June 27, 2011

Pennsylvania Heroes Walk for the Wounded Warriors




There’s been quite a change. When men arrived home from the Viet Nam war in the 1960s, there was no welcome. Today, soldiers return from war to bands and applause.

     The reception Ligonier gave to the walkers participating in the Pennsylvania Hero Walk showed that patriotism is not just a word to local residents. It showed that patriotism was alive and well in this community.

Pennsylvania Hero Walkers pass under an arch on the west side of Ligonier's Diamond

     “We were honored to be with several injured servicemen,” said one of the founders of the walk, Al Pulice, of Murrysville, Pennsylvania. “It’s a learning experience to be with the men who served the country…and (to be with people) who dedicated two weeks, 24/7 hours, to the walk. Thank you, Ligonier.”

Al Pulice (right) receives a plaque for the Pennsylvania Hero Walk

     (The background of the Pennsylvania Hero Walk is posted at the link following this post.)

     While the walkers, parade participants and others enjoyed a delicious, plentiful, meal prepared by the Ligonier American Legion, it was announced that the Hero Walkers “still have a walker who refuses to quit.”

      While waiting for the last walker, Al Pulice said that he is satisfied with this year’s 300-mile cross-state walk, which ended in Lower Burrell.
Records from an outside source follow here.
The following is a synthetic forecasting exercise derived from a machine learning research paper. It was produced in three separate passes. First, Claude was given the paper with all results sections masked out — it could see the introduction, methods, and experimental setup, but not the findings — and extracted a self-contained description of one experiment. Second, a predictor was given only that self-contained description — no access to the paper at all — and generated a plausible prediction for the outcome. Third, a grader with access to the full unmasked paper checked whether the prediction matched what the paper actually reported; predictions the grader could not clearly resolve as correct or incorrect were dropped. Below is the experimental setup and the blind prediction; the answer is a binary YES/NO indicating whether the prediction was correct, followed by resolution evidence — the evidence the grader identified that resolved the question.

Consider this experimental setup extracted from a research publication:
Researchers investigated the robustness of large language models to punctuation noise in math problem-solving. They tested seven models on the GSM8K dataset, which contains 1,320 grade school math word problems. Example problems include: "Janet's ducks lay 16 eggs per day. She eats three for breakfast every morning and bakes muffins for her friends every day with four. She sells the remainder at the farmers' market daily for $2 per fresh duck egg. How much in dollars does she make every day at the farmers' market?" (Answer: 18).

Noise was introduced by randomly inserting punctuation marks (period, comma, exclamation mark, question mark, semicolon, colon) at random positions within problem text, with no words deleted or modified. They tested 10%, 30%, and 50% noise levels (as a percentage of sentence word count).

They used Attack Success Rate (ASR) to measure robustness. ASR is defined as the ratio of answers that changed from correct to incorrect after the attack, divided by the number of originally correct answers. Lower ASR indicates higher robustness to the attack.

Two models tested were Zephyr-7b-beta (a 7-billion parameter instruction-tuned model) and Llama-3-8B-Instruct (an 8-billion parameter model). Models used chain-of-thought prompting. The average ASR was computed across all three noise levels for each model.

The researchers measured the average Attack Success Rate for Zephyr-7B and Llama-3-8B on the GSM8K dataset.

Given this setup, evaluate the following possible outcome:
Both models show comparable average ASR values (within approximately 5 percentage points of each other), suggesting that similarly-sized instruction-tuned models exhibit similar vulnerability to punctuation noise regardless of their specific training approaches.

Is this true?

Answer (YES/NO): NO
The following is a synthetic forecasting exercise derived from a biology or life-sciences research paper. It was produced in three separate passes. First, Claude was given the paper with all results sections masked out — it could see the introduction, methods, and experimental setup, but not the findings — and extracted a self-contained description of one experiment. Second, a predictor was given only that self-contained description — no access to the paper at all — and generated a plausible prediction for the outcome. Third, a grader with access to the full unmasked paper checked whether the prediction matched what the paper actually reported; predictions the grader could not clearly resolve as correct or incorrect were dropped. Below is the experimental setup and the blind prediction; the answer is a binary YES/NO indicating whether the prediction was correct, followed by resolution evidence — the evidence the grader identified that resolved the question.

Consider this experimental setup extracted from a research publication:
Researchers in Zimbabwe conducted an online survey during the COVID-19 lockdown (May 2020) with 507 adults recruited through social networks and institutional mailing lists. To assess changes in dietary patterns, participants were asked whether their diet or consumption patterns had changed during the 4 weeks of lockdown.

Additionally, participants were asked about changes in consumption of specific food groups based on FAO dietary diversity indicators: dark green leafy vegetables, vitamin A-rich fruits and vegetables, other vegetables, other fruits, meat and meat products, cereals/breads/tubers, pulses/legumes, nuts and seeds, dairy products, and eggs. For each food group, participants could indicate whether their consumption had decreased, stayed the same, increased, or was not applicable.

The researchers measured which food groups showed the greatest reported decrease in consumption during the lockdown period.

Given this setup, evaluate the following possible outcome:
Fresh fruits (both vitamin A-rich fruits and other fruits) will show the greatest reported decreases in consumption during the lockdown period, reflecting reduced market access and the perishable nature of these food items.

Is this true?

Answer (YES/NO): YES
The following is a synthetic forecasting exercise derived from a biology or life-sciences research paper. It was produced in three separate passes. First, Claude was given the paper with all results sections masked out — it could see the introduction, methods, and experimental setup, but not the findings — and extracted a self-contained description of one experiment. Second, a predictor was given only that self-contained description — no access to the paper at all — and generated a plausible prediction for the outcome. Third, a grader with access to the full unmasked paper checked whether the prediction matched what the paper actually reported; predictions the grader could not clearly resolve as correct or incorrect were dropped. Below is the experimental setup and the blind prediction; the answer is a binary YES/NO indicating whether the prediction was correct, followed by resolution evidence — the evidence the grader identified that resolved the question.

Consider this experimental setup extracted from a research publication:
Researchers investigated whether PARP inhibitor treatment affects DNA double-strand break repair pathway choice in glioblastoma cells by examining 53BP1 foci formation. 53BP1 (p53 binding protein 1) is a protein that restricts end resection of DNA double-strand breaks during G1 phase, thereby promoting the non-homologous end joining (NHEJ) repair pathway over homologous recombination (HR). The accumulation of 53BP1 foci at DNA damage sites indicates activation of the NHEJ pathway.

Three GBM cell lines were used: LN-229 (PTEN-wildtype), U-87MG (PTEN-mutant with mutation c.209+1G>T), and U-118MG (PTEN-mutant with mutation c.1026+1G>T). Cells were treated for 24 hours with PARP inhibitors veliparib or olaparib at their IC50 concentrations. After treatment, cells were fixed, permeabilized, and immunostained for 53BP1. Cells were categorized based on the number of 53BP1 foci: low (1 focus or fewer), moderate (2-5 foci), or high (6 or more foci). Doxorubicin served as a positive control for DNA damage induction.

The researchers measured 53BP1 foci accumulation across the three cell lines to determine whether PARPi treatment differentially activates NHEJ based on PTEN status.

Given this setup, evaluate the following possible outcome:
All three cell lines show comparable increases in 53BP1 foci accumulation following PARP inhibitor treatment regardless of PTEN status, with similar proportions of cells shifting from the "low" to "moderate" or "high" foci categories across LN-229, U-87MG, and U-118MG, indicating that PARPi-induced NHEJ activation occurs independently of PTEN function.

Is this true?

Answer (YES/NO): NO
It raised more than $60,000 for the Wounded Warriors.*

     “The only thing I want is to have more injured servicemen participate, at least for one day,” Pulice said.

     Although next year he may change the focus of the walk to encourage more persons to walk a single day, he has a more brilliant idea.

     “I’d like to see a three hundred mile parade, stretching across Pennsylvania, from Philadelphia to Pittsburgh,” he said. It’s not impossible for the man who now “knows all the towns, V. F. W.s and police” along the Route 30 walking route.

      The dreamed of, hoped for, walk is projected to last one hour—“Imagine the whole Route 30 closed on a Sunday morning at 10:00 o’clock. It can be done.”

     He reflected back to when he dreamed of just walking across Pennsylvania.

     “When I came up with the idea,  I spoke with someone from the Chamber of Commerce.” Following that conversation, the book The Forbes Trail appeared on a desk.

     Later, he went to a Halloween party and found himself face to face with a Forbes impersonator in full character costume—he was Jim Scahill, an Armstrong County commissioner.


     Finally, word came that the last walker was arriving. People still remaining at the dinner went outside to greet him. A few walked up to Main Street as he walked ever so slowly to the American Legion hall.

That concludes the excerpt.